What's wild is that BlackRock's spot Bitcoin ETF holders have been doing the opposite. Over the last couple weeks, this group has actually been accumulating more BTC than any other institutional player. They picked up about 1.32 million Bitcoin – roughly $1.16 billion worth – across six separate inflows. These guys are now sitting on around $67.56 billion in Bitcoin holdings. That's not nothing. It's basically telling us that the biggest institutional Bitcoin holder isn't panicking, which seems to be keeping other ETF players from completely freaking out.

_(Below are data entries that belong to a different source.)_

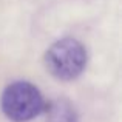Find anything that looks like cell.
<instances>
[{"label": "cell", "mask_w": 122, "mask_h": 122, "mask_svg": "<svg viewBox=\"0 0 122 122\" xmlns=\"http://www.w3.org/2000/svg\"><path fill=\"white\" fill-rule=\"evenodd\" d=\"M45 99L36 85L26 81L9 83L2 93L0 107L12 122H28L40 116L45 110Z\"/></svg>", "instance_id": "6da1fadb"}, {"label": "cell", "mask_w": 122, "mask_h": 122, "mask_svg": "<svg viewBox=\"0 0 122 122\" xmlns=\"http://www.w3.org/2000/svg\"><path fill=\"white\" fill-rule=\"evenodd\" d=\"M88 54L77 39L65 37L54 42L43 56L48 73L59 81H73L79 77L86 66Z\"/></svg>", "instance_id": "7a4b0ae2"}, {"label": "cell", "mask_w": 122, "mask_h": 122, "mask_svg": "<svg viewBox=\"0 0 122 122\" xmlns=\"http://www.w3.org/2000/svg\"><path fill=\"white\" fill-rule=\"evenodd\" d=\"M45 113L48 122H77V113L74 107L65 99L51 101L45 104Z\"/></svg>", "instance_id": "3957f363"}]
</instances>
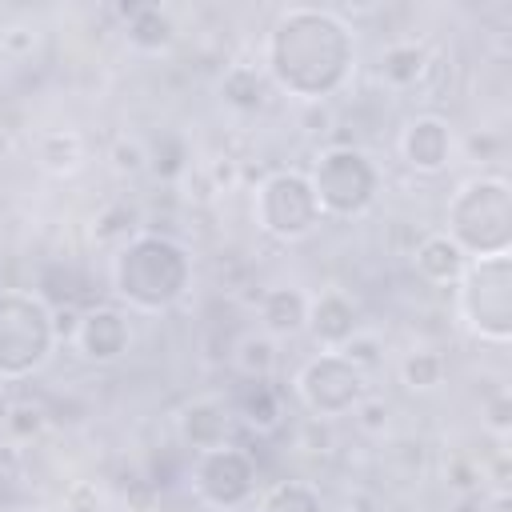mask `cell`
I'll return each instance as SVG.
<instances>
[{"label":"cell","mask_w":512,"mask_h":512,"mask_svg":"<svg viewBox=\"0 0 512 512\" xmlns=\"http://www.w3.org/2000/svg\"><path fill=\"white\" fill-rule=\"evenodd\" d=\"M260 68H264L272 88L288 92L292 100L320 104L352 80L356 32L332 8L292 4L264 32Z\"/></svg>","instance_id":"cell-1"},{"label":"cell","mask_w":512,"mask_h":512,"mask_svg":"<svg viewBox=\"0 0 512 512\" xmlns=\"http://www.w3.org/2000/svg\"><path fill=\"white\" fill-rule=\"evenodd\" d=\"M108 280L120 304H128L132 312H164L172 308L188 284H192V256L180 240L160 236V232H136L128 236L112 264H108Z\"/></svg>","instance_id":"cell-2"},{"label":"cell","mask_w":512,"mask_h":512,"mask_svg":"<svg viewBox=\"0 0 512 512\" xmlns=\"http://www.w3.org/2000/svg\"><path fill=\"white\" fill-rule=\"evenodd\" d=\"M444 236L468 256H508L512 252V184L500 172L468 176L444 208Z\"/></svg>","instance_id":"cell-3"},{"label":"cell","mask_w":512,"mask_h":512,"mask_svg":"<svg viewBox=\"0 0 512 512\" xmlns=\"http://www.w3.org/2000/svg\"><path fill=\"white\" fill-rule=\"evenodd\" d=\"M60 344L56 312L28 288H0V380L40 372Z\"/></svg>","instance_id":"cell-4"},{"label":"cell","mask_w":512,"mask_h":512,"mask_svg":"<svg viewBox=\"0 0 512 512\" xmlns=\"http://www.w3.org/2000/svg\"><path fill=\"white\" fill-rule=\"evenodd\" d=\"M456 316L480 344L504 348L512 340V252L464 264L456 280Z\"/></svg>","instance_id":"cell-5"},{"label":"cell","mask_w":512,"mask_h":512,"mask_svg":"<svg viewBox=\"0 0 512 512\" xmlns=\"http://www.w3.org/2000/svg\"><path fill=\"white\" fill-rule=\"evenodd\" d=\"M308 184L320 200V212L324 220L336 216V220H356L364 216L372 204H376V192H380V168L376 160L364 152V148H352V144H332L316 156L312 172H308Z\"/></svg>","instance_id":"cell-6"},{"label":"cell","mask_w":512,"mask_h":512,"mask_svg":"<svg viewBox=\"0 0 512 512\" xmlns=\"http://www.w3.org/2000/svg\"><path fill=\"white\" fill-rule=\"evenodd\" d=\"M252 216H256V228L280 244H300L324 224L308 172H296V168H276L256 184Z\"/></svg>","instance_id":"cell-7"},{"label":"cell","mask_w":512,"mask_h":512,"mask_svg":"<svg viewBox=\"0 0 512 512\" xmlns=\"http://www.w3.org/2000/svg\"><path fill=\"white\" fill-rule=\"evenodd\" d=\"M292 392L312 416L336 420L352 416V408L368 396V376L344 352H316L296 368Z\"/></svg>","instance_id":"cell-8"},{"label":"cell","mask_w":512,"mask_h":512,"mask_svg":"<svg viewBox=\"0 0 512 512\" xmlns=\"http://www.w3.org/2000/svg\"><path fill=\"white\" fill-rule=\"evenodd\" d=\"M192 492L212 512H236L256 492V464L244 448L224 444L212 452H200L192 464Z\"/></svg>","instance_id":"cell-9"},{"label":"cell","mask_w":512,"mask_h":512,"mask_svg":"<svg viewBox=\"0 0 512 512\" xmlns=\"http://www.w3.org/2000/svg\"><path fill=\"white\" fill-rule=\"evenodd\" d=\"M400 160L420 172V176H436L452 164V124L436 112H416L404 128H400Z\"/></svg>","instance_id":"cell-10"},{"label":"cell","mask_w":512,"mask_h":512,"mask_svg":"<svg viewBox=\"0 0 512 512\" xmlns=\"http://www.w3.org/2000/svg\"><path fill=\"white\" fill-rule=\"evenodd\" d=\"M132 344V324L120 308H88L84 316H76L72 328V348L88 360V364H116Z\"/></svg>","instance_id":"cell-11"},{"label":"cell","mask_w":512,"mask_h":512,"mask_svg":"<svg viewBox=\"0 0 512 512\" xmlns=\"http://www.w3.org/2000/svg\"><path fill=\"white\" fill-rule=\"evenodd\" d=\"M304 332L320 344V352H340L360 332V308L348 292L324 288L320 296H308V320Z\"/></svg>","instance_id":"cell-12"},{"label":"cell","mask_w":512,"mask_h":512,"mask_svg":"<svg viewBox=\"0 0 512 512\" xmlns=\"http://www.w3.org/2000/svg\"><path fill=\"white\" fill-rule=\"evenodd\" d=\"M232 424H236V412H232L228 400H220V396H196L192 404H184V412L176 420V436H180L184 448H192L200 456V452H212V448L232 444Z\"/></svg>","instance_id":"cell-13"},{"label":"cell","mask_w":512,"mask_h":512,"mask_svg":"<svg viewBox=\"0 0 512 512\" xmlns=\"http://www.w3.org/2000/svg\"><path fill=\"white\" fill-rule=\"evenodd\" d=\"M256 316H260V332L272 336V340H288L296 332H304V320H308V296L292 284H276L260 296L256 304Z\"/></svg>","instance_id":"cell-14"},{"label":"cell","mask_w":512,"mask_h":512,"mask_svg":"<svg viewBox=\"0 0 512 512\" xmlns=\"http://www.w3.org/2000/svg\"><path fill=\"white\" fill-rule=\"evenodd\" d=\"M124 36L136 52H164L172 44L176 28L160 4H132V8H124Z\"/></svg>","instance_id":"cell-15"},{"label":"cell","mask_w":512,"mask_h":512,"mask_svg":"<svg viewBox=\"0 0 512 512\" xmlns=\"http://www.w3.org/2000/svg\"><path fill=\"white\" fill-rule=\"evenodd\" d=\"M412 260H416V272H420L428 284H456L460 272H464V264H468V256H464L444 232L424 236Z\"/></svg>","instance_id":"cell-16"},{"label":"cell","mask_w":512,"mask_h":512,"mask_svg":"<svg viewBox=\"0 0 512 512\" xmlns=\"http://www.w3.org/2000/svg\"><path fill=\"white\" fill-rule=\"evenodd\" d=\"M36 164L52 176H72L84 164V140L72 128H48L36 140Z\"/></svg>","instance_id":"cell-17"},{"label":"cell","mask_w":512,"mask_h":512,"mask_svg":"<svg viewBox=\"0 0 512 512\" xmlns=\"http://www.w3.org/2000/svg\"><path fill=\"white\" fill-rule=\"evenodd\" d=\"M424 72H428V48L416 40H396L380 52V76L392 88H412L424 80Z\"/></svg>","instance_id":"cell-18"},{"label":"cell","mask_w":512,"mask_h":512,"mask_svg":"<svg viewBox=\"0 0 512 512\" xmlns=\"http://www.w3.org/2000/svg\"><path fill=\"white\" fill-rule=\"evenodd\" d=\"M232 368H236L244 380H272V372H276V340L264 336L260 328L244 332V336L232 344Z\"/></svg>","instance_id":"cell-19"},{"label":"cell","mask_w":512,"mask_h":512,"mask_svg":"<svg viewBox=\"0 0 512 512\" xmlns=\"http://www.w3.org/2000/svg\"><path fill=\"white\" fill-rule=\"evenodd\" d=\"M268 88H272V84H268V76H264L260 64H256V68H252V64H232V68L224 72V80H220V96H224L232 108H244V112L260 108Z\"/></svg>","instance_id":"cell-20"},{"label":"cell","mask_w":512,"mask_h":512,"mask_svg":"<svg viewBox=\"0 0 512 512\" xmlns=\"http://www.w3.org/2000/svg\"><path fill=\"white\" fill-rule=\"evenodd\" d=\"M248 428H256V432H272V428H280V396L272 392V384L268 380H248V388H244V396H240V404L232 408Z\"/></svg>","instance_id":"cell-21"},{"label":"cell","mask_w":512,"mask_h":512,"mask_svg":"<svg viewBox=\"0 0 512 512\" xmlns=\"http://www.w3.org/2000/svg\"><path fill=\"white\" fill-rule=\"evenodd\" d=\"M256 512H328V508H324V496H320L316 484H308V480H280V484H272L260 496Z\"/></svg>","instance_id":"cell-22"},{"label":"cell","mask_w":512,"mask_h":512,"mask_svg":"<svg viewBox=\"0 0 512 512\" xmlns=\"http://www.w3.org/2000/svg\"><path fill=\"white\" fill-rule=\"evenodd\" d=\"M444 372H448V360H444V352H436V348H412V352L400 356V380H404V388H412V392H432V388H440V384H444Z\"/></svg>","instance_id":"cell-23"},{"label":"cell","mask_w":512,"mask_h":512,"mask_svg":"<svg viewBox=\"0 0 512 512\" xmlns=\"http://www.w3.org/2000/svg\"><path fill=\"white\" fill-rule=\"evenodd\" d=\"M388 412H392V408H388L384 400H376V396H364V400L352 408V420H356L364 432H380V428L388 424Z\"/></svg>","instance_id":"cell-24"},{"label":"cell","mask_w":512,"mask_h":512,"mask_svg":"<svg viewBox=\"0 0 512 512\" xmlns=\"http://www.w3.org/2000/svg\"><path fill=\"white\" fill-rule=\"evenodd\" d=\"M148 164V152L140 148V140H116V148H112V168L116 172H140Z\"/></svg>","instance_id":"cell-25"},{"label":"cell","mask_w":512,"mask_h":512,"mask_svg":"<svg viewBox=\"0 0 512 512\" xmlns=\"http://www.w3.org/2000/svg\"><path fill=\"white\" fill-rule=\"evenodd\" d=\"M480 512H512V496H508V488H496V492L480 504Z\"/></svg>","instance_id":"cell-26"},{"label":"cell","mask_w":512,"mask_h":512,"mask_svg":"<svg viewBox=\"0 0 512 512\" xmlns=\"http://www.w3.org/2000/svg\"><path fill=\"white\" fill-rule=\"evenodd\" d=\"M12 512H44V508H12Z\"/></svg>","instance_id":"cell-27"}]
</instances>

Retail is also showing some guts. Since early December, regular traders on centralized exchanges have been consistently buying week after week. Last week alone they absorbed roughly $891.61 billion in volume. Four straight weeks of this. That tells me there's still some conviction underneath all the selling noise.
One thing worth mentioning – BlackRock's CEO Larry Fink has been making some interesting comments lately. The guy who used to call Bitcoin an index for money laundering completely flipped his take at DealBook Summit 2025. Now he's talking about Bitcoin having "huge future use cases." Given Fink's influence and track record in shaping institutional capital flows, this kind of public stance shift could matter more than people realize. It's the kind of signal that moves billions.
Bottom line: ETF flows are looking fragmented right now. You've got massive outflows on one side, but then you've got BlackRock and retail both quietly accumulating on the other. The uncertainty is real, but the fact that smart money isn't completely bailing tells you something.